In 2000, Kim was dropped into foreign surroundings when his family moved from South Korea. He hadn’t watched many Laker games in Korea, but in Burbank he found new friends as he fell in love with the team just “when Kobe and Shaq were going nuts.”
“It was always the topic of conversation you can bring up to people,” Kim said. “Our core friend group was white kids, Mexican kids, half-Asian kids, but we were religiously following Kobe. That was really what tied us together.”
“Ask a Korean” blogger who writes under the pen name T.K. Park moved to Cerritos from Korea as a 10th grader in 1996, just as rookie Bryant was emerging with the Lakers.
“Just starting conversation was so much easier. You had to just talk about the Lakers,” said Park, who now lives on the East Coast. “It’s like magic, where you have to say a certain word and you gain admission into the society.”
Southern California is “self-segregated,” he said, “there’s nothing that really holds it together other than sports.”
And, you didn’t have to be a kid to find a lifeline in Bryant. Tung said her grandmother emigrated from Taiwan to the United States in the mid-1990s. Ready to move beyond the safety of a familiar mahjong club, her grandmother gravitated toward watching Laker games, Tung said.

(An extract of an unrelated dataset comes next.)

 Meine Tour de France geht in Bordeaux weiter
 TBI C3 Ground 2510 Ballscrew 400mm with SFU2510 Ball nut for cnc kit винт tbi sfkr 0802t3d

“She would relate to the small guys because my grandmother used to be a small guard too,” Tung said. “And she really, really appreciated that Kobe makes most of his free throws.”
Her grandmother doesn’t know English well – she calls players by their numbers – but she and Tung can connect watching and talking about the Lakers.
“It’s really been a connecting tissue,” she said.
Shanahan came to the United States from the Philippines when she was 4 and has lived in Long Beach ever since. She remembers when Bryant visited the island country in 1998, dancing with the locals and checking out basketball courts.
“It really helped the Filipino community feel close to him,” Shanahan said. “We don’t have a lot of prevalent icons, so he kind of felt like that for many of us.”
Chung said he also saw a dedication in Bryant that resonated with him and a lot of his friends.
“We grew up with people telling us, whether parents or coaches, you have to work hard,” he said, “and that’s that immigrant narrative that a lot of us saw in Kobe.”